In her biology coursework, she immediately dove into research, focusing on animal behavior and working with spiders and, later, rats. She said those experiences, along with the emotions she felt observing the research on goats, helped turn her research interests toward the cellular level. Another fork.

“So I shifted to biomedical research,” she said, “because I was able to think that my research could actually be helping someone. It could be curing a disease or it could bring about less suffering.” She even spent the summer of 2019 at a paid internship at the Harvard Stem Cell Institute, working as a lab technician.

In the meantime, she hasn’t totally abandoned art. In fact, she’s embarked on a new creative project exploring the use of animals in research, borne out of her experiences in the research lab.

“My current project started there, with me expressing my emotions” about the issue, she said. “As a researcher, you have to be objective, but what do you do with your subjective emotions?” The art is her way of dealing with those feelings. “Science classes can be very intense. Art provides that balance. When I’m done studying bio and can go paint for a while and that gives me balance.”

Art professor Pacia Sallomi has seen Ben’s paintings develop. “Ben is quite humble about it, but I am very proud of her…when she returned (from Harvard), she told me that they had told her that one aspect of her application that helped her stand out was her art project—a serious exploration of her feelings and conflicts about scientific research on animals,” said Sallomi.

“I think her example demonstrates why a deep study in the liberal arts for non-majors enriches life, engages us on other levels of experience and expands our understanding of the world.”

Ben agrees. “Not only does painting serve as a way to explore my emotions— this project integrates my inspiration as an artist into my work as a medical scientist,” she noted. “As I advance in my career, canvasses are also being filled with paint, and this series progresses as I continue to explore how art and science can be complementary of one another.”

This summer, after graduation from Carroll with her major in biology and her minors in art, biochemistry and math, Ben is headed back to Harvard, and back to the research lab that employed her last year. She’ll work, as a lab technician for the summer and likely through the following year, laying the foundation for what she hopes will be the next step in her journey, admission to graduate school at Harvard.

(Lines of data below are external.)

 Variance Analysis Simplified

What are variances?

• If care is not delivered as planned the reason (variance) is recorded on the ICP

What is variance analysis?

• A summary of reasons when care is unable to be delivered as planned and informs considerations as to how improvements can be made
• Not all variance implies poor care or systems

The admitting process is rigorous and competition is fierce. But Ben figures she’ll be armed with recommendation letters from the head of the research lab at Harvard—not to mention her own, unbending drive.

It’s what has gotten her here, to a university on the other side of the world from her home country, about as far removed from her beginnings as one can imagine. And while there have been many forks on the way here and surely more to come, they don’t faze Ben. She has always had her eyes on a distant horizon.